» Exercise brief:
In the records below, some lines contain the word "marking". Copy each of them.

» Extracted material:
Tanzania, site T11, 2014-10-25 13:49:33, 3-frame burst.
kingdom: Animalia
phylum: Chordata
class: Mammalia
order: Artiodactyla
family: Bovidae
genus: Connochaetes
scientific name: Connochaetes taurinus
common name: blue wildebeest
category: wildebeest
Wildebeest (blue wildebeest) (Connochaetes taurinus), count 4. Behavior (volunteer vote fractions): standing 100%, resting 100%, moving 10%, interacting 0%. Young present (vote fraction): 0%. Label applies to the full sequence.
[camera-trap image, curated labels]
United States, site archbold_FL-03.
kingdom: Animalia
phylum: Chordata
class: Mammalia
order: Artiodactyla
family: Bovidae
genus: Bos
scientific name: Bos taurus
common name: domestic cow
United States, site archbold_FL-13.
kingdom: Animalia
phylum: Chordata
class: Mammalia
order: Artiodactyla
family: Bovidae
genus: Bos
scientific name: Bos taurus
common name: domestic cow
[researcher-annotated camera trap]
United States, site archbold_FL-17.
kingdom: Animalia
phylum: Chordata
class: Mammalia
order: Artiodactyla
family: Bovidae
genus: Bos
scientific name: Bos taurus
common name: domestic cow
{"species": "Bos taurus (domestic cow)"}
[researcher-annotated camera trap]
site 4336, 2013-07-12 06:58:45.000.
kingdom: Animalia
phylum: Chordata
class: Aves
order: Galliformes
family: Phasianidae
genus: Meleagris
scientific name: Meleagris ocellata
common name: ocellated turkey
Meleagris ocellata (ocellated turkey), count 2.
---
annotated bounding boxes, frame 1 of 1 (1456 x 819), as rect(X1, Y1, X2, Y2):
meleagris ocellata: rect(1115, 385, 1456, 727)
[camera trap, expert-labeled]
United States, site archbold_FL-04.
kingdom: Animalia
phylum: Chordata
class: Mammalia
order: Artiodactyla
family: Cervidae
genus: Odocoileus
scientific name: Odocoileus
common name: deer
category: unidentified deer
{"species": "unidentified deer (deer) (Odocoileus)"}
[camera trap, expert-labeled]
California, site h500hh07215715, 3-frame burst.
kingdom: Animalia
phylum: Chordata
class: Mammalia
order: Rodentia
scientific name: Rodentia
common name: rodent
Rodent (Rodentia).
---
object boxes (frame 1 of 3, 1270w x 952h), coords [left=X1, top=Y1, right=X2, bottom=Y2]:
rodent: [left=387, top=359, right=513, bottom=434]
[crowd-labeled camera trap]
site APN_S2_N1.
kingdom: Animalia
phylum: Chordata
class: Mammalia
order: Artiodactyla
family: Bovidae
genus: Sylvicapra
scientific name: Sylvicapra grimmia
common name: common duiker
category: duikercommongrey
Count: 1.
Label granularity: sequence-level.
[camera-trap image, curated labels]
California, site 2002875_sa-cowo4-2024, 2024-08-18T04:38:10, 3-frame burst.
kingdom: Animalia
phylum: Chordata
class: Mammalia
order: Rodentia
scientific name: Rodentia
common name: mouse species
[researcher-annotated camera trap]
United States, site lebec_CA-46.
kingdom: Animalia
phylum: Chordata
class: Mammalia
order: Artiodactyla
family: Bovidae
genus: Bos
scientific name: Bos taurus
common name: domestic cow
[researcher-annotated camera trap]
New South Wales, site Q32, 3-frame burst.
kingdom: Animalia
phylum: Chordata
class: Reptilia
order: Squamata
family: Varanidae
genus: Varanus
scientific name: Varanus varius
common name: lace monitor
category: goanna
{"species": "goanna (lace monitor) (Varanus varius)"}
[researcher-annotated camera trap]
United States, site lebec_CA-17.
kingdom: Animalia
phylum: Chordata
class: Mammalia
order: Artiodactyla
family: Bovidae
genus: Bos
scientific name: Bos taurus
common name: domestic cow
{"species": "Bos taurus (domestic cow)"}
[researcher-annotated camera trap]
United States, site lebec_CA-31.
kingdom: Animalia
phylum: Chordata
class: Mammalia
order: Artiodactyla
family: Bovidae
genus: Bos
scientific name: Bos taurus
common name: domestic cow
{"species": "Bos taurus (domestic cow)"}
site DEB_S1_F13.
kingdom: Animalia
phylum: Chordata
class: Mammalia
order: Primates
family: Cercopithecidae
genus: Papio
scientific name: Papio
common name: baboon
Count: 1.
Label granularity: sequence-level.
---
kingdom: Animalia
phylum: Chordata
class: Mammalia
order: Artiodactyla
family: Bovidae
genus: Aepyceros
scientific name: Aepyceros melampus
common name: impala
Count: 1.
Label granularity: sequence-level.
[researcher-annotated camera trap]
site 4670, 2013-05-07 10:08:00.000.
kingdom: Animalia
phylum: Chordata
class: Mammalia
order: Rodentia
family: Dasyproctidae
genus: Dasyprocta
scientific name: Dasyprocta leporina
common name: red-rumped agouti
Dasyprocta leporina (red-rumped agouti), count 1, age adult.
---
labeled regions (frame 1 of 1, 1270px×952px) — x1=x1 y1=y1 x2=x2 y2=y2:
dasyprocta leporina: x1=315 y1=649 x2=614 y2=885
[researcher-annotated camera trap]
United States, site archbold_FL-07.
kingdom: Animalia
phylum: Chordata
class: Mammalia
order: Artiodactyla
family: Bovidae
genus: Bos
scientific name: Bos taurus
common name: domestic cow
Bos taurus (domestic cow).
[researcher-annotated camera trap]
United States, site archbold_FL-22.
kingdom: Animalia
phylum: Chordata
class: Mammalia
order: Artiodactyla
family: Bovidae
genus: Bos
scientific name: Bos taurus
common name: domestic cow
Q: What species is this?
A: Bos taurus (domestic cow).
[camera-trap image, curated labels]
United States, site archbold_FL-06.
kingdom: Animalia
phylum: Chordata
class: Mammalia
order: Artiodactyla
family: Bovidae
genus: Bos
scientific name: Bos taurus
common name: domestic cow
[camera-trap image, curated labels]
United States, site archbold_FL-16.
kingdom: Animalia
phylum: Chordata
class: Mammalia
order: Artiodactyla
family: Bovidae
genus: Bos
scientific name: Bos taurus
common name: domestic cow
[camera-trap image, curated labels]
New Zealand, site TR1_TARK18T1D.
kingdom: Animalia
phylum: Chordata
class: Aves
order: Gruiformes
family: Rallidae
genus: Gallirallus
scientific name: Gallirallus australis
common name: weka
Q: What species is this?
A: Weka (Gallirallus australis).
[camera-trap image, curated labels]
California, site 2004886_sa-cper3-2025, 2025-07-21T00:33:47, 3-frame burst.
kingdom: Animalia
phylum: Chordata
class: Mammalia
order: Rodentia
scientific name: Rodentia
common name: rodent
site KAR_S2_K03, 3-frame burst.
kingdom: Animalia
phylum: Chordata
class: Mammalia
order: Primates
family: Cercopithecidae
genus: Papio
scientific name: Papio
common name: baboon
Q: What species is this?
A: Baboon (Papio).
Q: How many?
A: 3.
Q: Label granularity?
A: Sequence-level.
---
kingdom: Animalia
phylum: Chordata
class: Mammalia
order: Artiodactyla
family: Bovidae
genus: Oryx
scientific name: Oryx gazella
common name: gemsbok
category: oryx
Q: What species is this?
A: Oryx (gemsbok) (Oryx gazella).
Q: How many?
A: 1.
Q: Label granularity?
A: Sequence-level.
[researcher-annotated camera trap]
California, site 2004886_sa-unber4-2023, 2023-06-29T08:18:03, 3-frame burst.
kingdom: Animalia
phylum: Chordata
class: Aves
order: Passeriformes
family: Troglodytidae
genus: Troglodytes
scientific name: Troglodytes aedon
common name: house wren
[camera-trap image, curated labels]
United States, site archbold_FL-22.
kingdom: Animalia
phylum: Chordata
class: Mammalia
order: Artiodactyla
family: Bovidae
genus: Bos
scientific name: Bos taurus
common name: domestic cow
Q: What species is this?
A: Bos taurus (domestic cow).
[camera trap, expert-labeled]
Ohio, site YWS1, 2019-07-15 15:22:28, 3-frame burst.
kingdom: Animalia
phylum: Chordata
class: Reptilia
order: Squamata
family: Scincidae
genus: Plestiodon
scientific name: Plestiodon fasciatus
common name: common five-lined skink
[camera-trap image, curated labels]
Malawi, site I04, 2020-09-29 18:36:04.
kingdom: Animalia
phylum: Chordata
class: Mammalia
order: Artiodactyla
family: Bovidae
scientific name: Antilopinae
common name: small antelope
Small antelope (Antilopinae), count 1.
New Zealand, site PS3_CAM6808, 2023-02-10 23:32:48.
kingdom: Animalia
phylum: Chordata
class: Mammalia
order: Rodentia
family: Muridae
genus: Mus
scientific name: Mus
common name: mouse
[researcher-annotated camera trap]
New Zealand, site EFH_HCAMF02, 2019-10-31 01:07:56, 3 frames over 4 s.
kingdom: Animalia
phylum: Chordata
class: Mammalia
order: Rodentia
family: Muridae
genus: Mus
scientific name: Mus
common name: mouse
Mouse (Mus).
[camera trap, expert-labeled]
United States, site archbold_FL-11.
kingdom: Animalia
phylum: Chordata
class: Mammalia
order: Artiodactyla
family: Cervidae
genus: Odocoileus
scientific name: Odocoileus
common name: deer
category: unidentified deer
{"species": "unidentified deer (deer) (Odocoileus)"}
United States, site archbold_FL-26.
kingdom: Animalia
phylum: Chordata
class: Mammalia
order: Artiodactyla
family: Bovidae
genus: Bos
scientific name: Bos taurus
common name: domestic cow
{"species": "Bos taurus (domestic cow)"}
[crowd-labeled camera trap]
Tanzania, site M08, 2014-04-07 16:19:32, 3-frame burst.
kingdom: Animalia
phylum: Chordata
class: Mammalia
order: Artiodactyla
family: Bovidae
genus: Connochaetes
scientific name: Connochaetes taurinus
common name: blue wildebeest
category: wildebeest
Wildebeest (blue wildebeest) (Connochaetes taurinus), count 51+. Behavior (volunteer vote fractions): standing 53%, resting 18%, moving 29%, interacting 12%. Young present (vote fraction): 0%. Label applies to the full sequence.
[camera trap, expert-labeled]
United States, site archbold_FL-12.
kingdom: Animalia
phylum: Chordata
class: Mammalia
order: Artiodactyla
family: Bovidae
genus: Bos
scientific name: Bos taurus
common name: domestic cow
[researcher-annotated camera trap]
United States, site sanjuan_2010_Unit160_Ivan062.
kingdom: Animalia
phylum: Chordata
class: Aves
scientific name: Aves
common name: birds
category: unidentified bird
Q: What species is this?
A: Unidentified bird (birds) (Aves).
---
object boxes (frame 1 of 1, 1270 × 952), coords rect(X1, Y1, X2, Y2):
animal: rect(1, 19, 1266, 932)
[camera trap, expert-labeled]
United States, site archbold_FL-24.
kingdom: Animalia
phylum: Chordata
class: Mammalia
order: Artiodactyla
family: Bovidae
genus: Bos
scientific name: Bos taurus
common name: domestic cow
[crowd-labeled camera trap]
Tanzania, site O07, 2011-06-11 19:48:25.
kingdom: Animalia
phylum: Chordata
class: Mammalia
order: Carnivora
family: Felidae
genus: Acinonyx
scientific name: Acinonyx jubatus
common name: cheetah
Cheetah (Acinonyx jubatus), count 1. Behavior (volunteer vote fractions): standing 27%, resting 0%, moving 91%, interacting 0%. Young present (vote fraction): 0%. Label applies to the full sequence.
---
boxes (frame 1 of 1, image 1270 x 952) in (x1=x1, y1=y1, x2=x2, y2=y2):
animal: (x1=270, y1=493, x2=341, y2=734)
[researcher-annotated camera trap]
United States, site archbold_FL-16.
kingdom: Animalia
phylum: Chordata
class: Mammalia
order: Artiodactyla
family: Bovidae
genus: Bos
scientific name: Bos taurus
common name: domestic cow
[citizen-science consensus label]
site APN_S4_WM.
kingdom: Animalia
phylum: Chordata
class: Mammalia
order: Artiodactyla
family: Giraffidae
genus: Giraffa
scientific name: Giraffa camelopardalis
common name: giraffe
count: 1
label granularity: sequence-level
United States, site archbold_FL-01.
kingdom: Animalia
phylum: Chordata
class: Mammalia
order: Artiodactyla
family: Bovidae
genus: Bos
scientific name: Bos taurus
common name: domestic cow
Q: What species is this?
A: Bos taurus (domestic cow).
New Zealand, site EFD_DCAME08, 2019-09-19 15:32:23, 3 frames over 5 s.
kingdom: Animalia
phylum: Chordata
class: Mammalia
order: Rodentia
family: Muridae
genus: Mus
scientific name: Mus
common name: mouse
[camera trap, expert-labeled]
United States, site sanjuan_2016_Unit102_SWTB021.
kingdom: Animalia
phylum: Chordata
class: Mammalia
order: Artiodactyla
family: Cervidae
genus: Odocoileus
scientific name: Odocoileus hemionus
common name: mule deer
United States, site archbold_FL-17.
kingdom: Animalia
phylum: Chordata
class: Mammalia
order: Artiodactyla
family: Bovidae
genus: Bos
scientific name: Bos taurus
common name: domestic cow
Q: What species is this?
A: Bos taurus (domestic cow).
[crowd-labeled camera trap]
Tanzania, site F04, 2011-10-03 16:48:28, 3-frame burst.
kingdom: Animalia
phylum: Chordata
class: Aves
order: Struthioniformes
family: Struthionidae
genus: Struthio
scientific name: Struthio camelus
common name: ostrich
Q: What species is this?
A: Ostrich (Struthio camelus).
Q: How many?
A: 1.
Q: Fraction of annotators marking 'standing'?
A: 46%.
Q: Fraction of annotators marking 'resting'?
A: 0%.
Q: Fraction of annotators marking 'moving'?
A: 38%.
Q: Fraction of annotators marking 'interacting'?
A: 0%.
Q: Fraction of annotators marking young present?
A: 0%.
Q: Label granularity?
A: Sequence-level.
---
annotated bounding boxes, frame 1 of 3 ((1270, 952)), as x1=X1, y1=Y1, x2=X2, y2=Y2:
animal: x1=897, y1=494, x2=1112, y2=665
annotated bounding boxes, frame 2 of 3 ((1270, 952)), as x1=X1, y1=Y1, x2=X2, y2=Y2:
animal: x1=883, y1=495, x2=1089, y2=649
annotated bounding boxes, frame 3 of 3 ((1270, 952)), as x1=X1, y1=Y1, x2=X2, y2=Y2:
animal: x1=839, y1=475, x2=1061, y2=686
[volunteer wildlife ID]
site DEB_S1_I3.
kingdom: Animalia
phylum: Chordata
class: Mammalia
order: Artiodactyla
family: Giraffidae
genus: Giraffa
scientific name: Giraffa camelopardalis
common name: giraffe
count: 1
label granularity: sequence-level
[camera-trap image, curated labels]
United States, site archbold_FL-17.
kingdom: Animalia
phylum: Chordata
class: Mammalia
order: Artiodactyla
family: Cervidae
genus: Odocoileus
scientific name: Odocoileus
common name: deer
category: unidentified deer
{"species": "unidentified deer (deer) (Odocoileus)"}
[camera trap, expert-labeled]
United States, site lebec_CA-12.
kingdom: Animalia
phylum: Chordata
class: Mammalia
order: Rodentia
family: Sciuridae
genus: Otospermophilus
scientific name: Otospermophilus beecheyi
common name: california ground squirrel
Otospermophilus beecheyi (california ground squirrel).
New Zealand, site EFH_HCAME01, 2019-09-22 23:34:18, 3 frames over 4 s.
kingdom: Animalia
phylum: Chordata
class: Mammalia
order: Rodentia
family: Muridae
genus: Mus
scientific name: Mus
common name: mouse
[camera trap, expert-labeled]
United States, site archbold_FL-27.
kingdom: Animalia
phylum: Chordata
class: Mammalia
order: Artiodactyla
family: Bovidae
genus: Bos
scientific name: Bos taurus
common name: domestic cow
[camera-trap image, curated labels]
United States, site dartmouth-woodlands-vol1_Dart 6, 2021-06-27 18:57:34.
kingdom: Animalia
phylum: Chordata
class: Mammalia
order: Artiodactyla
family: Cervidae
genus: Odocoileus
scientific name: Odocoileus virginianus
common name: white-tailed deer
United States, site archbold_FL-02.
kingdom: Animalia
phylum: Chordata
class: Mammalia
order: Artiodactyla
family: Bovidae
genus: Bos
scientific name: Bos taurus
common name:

» Task result:
Q: Fraction of annotators marking 'standing'?
Q: Fraction of annotators marking 'resting'?
Q: Fraction of annotators marking 'moving'?
Q: Fraction of annotators marking 'interacting'?
Q: Fraction of annotators marking young present?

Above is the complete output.